Nicht alle Long COVID-Fälle sind rehabilitationsbedürftig, rehabilitationsfähig und/oder haben eine positive Rehabilitationsprognose als Voraussetzung für die Durchführung einer medizinischen Rehabilitation. Für die Bewilligung einer medizinischen Rehabilitation ist eine vorausgegangene COVID-19-Infektion nicht ausreichend, sondern an das Vorliegen von Funktions- und Teilhabestörungen geknüpft (z.B. Alltagseinschränkungen, eine gefährdete Erwerbsfähigkeit). Auch müssen die ambulanten Therapiemöglichkeiten umfänglich ausgeschöpft sein, um eine Rehabilitationsleistung zu erhalten. D.h. ambulante Maßnahmen wurden bereits durchgeführt und haben im Vorfeld der stationären medizinischen Rehabilitation zu keiner Besserung geführt, waren also nicht ausreichend und zielführend. Einer Versichertenumfrage der IKK Südwest (2021) zufolge waren jedoch 66 % der Patienten mit einer Long COVID-Symptomatik mit ihren Spätsymptomen einer Covid-19-Erkrankung nicht beim Arzt. Vielen Betroffenen ist wegen der uneinheitlichen Symptome nicht bewusst, dass sie unter Long COVID leiden.

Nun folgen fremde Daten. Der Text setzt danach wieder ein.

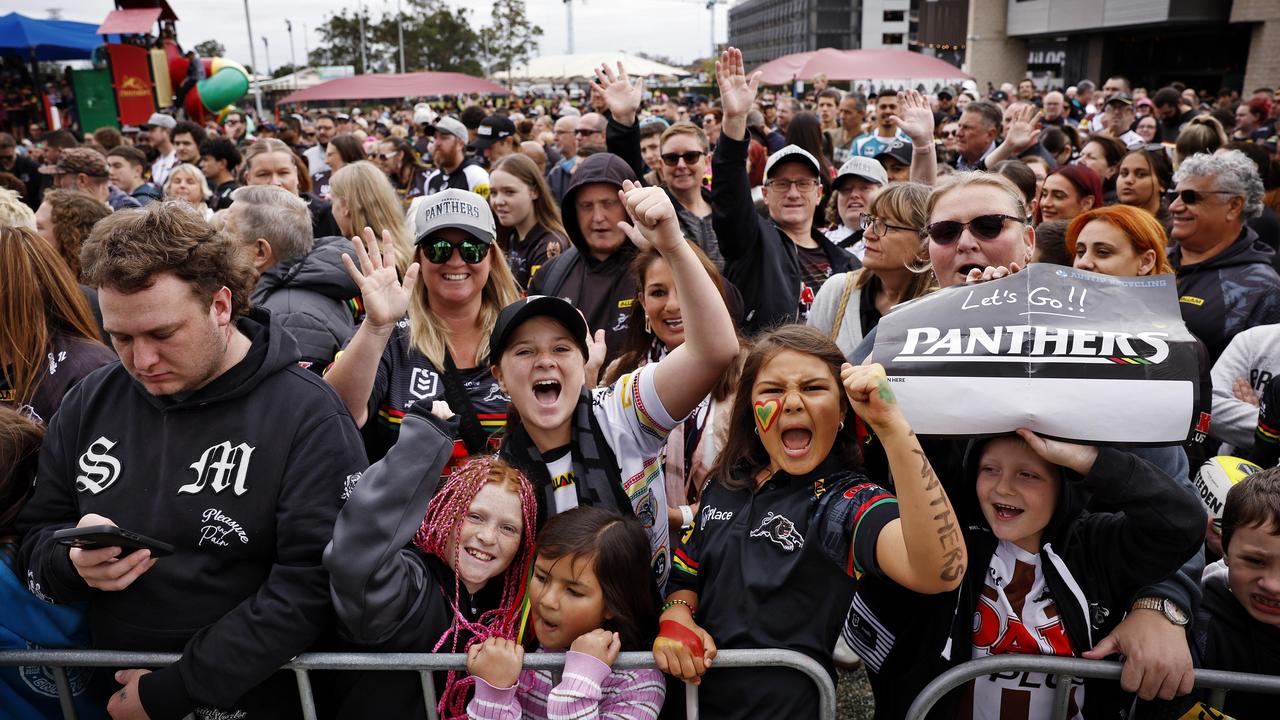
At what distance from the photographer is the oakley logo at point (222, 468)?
2.27m

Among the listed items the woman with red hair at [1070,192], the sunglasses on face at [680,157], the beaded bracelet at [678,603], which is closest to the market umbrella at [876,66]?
the woman with red hair at [1070,192]

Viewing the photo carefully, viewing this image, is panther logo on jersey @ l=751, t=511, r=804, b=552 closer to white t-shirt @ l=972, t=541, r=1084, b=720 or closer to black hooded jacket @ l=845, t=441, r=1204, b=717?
black hooded jacket @ l=845, t=441, r=1204, b=717

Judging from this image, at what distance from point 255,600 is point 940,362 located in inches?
73.5

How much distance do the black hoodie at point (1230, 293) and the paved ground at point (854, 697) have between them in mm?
2237

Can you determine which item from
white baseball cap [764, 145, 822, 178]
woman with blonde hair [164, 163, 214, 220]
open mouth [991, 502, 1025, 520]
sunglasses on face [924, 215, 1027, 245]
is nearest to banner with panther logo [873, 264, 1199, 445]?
open mouth [991, 502, 1025, 520]

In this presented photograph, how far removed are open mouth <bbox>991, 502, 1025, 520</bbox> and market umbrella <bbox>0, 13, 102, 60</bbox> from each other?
26.3 m

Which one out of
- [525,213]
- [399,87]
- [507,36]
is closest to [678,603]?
[525,213]

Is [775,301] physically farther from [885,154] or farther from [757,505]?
[885,154]

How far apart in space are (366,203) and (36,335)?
7.64 ft

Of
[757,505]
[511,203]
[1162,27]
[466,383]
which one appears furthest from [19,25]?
[1162,27]

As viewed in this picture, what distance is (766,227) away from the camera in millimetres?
4500

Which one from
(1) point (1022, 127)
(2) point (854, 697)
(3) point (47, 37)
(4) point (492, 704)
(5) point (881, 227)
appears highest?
(3) point (47, 37)

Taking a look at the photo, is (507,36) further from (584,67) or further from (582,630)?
(582,630)

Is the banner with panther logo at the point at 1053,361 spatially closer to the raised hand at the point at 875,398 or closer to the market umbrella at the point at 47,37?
the raised hand at the point at 875,398
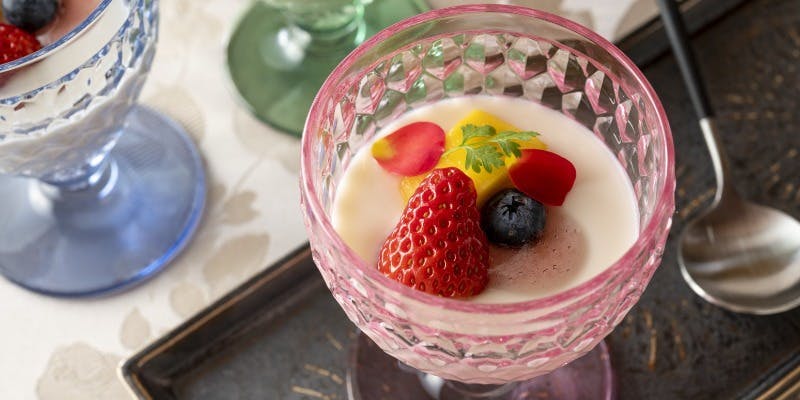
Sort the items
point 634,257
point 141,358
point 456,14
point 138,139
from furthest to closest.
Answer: point 138,139 → point 141,358 → point 456,14 → point 634,257

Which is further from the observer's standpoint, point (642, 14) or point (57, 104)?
point (642, 14)

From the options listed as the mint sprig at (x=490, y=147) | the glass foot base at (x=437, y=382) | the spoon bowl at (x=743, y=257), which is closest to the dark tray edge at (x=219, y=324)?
the glass foot base at (x=437, y=382)

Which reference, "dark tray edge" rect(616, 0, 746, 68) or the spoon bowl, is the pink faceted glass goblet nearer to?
the spoon bowl

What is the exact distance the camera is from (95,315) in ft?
3.99

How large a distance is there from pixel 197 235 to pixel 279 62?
309 mm

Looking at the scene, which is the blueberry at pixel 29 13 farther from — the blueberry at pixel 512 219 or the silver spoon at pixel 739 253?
the silver spoon at pixel 739 253

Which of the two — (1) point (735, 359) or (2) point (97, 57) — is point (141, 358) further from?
(1) point (735, 359)

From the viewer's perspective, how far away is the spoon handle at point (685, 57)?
126 cm

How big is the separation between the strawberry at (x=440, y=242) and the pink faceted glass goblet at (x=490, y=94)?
0.05 metres

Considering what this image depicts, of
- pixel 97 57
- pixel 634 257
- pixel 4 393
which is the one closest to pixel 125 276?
pixel 4 393

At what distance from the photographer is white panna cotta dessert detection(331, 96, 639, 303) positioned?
0.93 m

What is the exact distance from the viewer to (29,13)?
1117mm

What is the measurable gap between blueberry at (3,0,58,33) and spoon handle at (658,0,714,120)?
754 mm

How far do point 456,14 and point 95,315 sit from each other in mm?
588
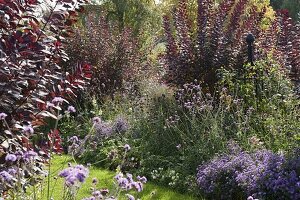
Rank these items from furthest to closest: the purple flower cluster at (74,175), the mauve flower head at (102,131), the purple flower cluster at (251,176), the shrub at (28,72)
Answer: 1. the mauve flower head at (102,131)
2. the purple flower cluster at (251,176)
3. the shrub at (28,72)
4. the purple flower cluster at (74,175)

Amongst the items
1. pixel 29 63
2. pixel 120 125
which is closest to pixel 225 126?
pixel 120 125

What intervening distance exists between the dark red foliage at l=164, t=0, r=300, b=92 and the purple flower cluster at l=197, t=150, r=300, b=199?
8.41ft

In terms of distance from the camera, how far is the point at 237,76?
778 cm

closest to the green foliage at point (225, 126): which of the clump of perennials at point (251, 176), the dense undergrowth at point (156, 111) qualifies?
the dense undergrowth at point (156, 111)

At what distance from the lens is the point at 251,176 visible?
5051 millimetres

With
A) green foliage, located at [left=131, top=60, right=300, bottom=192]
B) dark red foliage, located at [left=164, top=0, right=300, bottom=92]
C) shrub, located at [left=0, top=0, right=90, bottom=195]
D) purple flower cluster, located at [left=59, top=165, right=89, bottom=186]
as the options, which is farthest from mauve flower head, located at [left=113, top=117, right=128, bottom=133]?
purple flower cluster, located at [left=59, top=165, right=89, bottom=186]

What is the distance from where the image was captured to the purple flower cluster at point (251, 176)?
15.6 ft

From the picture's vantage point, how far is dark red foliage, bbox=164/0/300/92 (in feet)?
26.2

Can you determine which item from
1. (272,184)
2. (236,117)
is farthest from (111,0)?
(272,184)

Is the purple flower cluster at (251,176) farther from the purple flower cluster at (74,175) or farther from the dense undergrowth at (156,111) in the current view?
the purple flower cluster at (74,175)

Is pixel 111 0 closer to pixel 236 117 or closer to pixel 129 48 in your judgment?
pixel 129 48

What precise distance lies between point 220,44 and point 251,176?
341cm

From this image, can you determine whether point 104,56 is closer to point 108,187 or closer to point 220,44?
point 220,44

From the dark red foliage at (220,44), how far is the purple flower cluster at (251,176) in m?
2.56
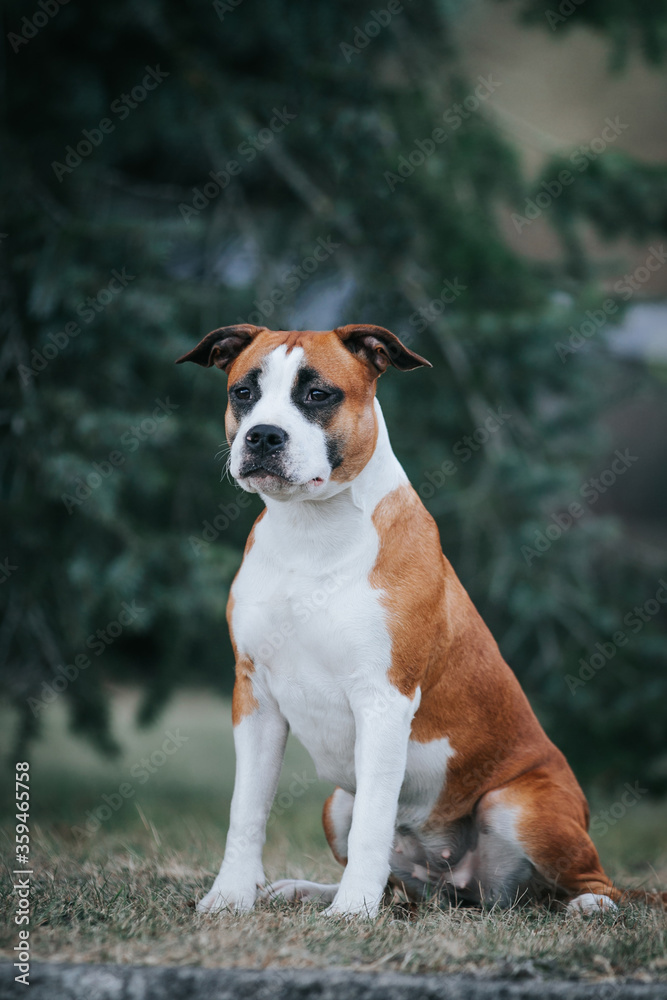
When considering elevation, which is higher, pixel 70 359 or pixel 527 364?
pixel 70 359

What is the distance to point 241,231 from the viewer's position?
636 cm

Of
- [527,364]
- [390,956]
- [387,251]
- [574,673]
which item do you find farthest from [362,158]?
[390,956]

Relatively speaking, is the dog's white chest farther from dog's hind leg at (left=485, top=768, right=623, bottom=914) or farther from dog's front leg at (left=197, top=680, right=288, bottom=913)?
dog's hind leg at (left=485, top=768, right=623, bottom=914)

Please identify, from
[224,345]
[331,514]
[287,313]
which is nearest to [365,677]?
[331,514]

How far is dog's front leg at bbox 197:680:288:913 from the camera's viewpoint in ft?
9.93

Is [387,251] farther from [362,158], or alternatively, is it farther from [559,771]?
[559,771]

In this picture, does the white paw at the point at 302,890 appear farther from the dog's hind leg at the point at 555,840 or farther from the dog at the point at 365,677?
the dog's hind leg at the point at 555,840

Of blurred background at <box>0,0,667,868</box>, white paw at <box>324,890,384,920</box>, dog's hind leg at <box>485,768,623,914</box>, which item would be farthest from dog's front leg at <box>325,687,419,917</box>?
blurred background at <box>0,0,667,868</box>

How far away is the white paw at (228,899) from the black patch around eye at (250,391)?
160 cm

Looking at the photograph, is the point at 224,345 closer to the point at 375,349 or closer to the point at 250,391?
the point at 250,391

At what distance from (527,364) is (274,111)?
2.34 m

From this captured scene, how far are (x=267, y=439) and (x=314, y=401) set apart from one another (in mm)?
254

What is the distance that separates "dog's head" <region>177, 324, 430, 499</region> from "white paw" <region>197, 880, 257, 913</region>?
52.7 inches

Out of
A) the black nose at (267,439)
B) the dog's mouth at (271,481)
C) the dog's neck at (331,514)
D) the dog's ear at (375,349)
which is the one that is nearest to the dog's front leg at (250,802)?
the dog's neck at (331,514)
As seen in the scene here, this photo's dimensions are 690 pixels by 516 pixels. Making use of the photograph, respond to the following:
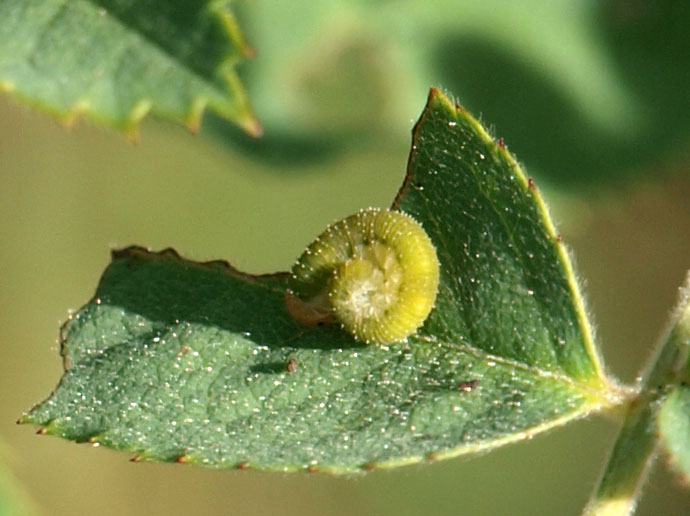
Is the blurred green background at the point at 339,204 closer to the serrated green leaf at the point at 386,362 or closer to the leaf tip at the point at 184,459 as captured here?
the serrated green leaf at the point at 386,362

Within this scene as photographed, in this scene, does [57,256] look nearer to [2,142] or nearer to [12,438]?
[2,142]

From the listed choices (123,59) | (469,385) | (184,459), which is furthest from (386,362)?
(123,59)

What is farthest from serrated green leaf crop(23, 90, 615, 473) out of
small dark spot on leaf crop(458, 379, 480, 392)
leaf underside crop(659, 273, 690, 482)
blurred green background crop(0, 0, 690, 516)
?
blurred green background crop(0, 0, 690, 516)

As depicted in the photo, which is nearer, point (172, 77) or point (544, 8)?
point (172, 77)

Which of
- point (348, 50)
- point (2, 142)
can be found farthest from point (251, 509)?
point (348, 50)

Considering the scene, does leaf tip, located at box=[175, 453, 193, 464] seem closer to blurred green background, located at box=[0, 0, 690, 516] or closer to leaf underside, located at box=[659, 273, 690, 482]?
leaf underside, located at box=[659, 273, 690, 482]

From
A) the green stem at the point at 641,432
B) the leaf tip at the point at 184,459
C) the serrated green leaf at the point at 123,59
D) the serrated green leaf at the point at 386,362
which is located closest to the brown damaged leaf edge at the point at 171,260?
the serrated green leaf at the point at 386,362

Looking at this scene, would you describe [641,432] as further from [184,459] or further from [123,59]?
[123,59]

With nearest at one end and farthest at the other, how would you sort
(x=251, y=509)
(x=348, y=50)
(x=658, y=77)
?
(x=658, y=77) → (x=348, y=50) → (x=251, y=509)
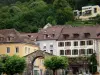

Auf der Grundlage der bisherigen Daten zu Long COVID, die national und international verfügbar sind, ist eine prospektive Fallzahlschätzung aktuell nicht möglich. Die Fragen - wann Symptome einer Long COVID-Problematik auftreten, zu welchem Zeitpunkt Long COVID / Post COVID diagnostiziert wird, ob und wann sich die Betroffenen zunächst in die ambulante Behandlung bei Niedergelassenen begeben und ob, wann und in welchem Umfang sie ggf. später eine rehabilitative Behandlung in Anspruch nehmen - sind bisher weitgehend ungeklärt.

Fazit und Perspektiven

Long COVID ist eine vergleichsweise „junge“ Krankheit. Es fehlt nach wie vor langjährige Evidenz bezüglich der gesundheitlichen Langzeitfolgen von COVID-19. Rehabilitationseinrichtungen leisten einen wichtigen Beitrag zur Bewältigung der gesundheitlichen Langzeitfolgen von COVID-19. Es wird die Aufgabe künftiger Studien und weiterer Forschung sein, die Datenlage zu Long COVID in der Rehabilitation zu präzisieren, zu aktualisieren und zu erweitern.

Die BAR wird die quantitative Erhebung zu Long COVID in der medizinischen Rehabilitation qualitativ vertiefen.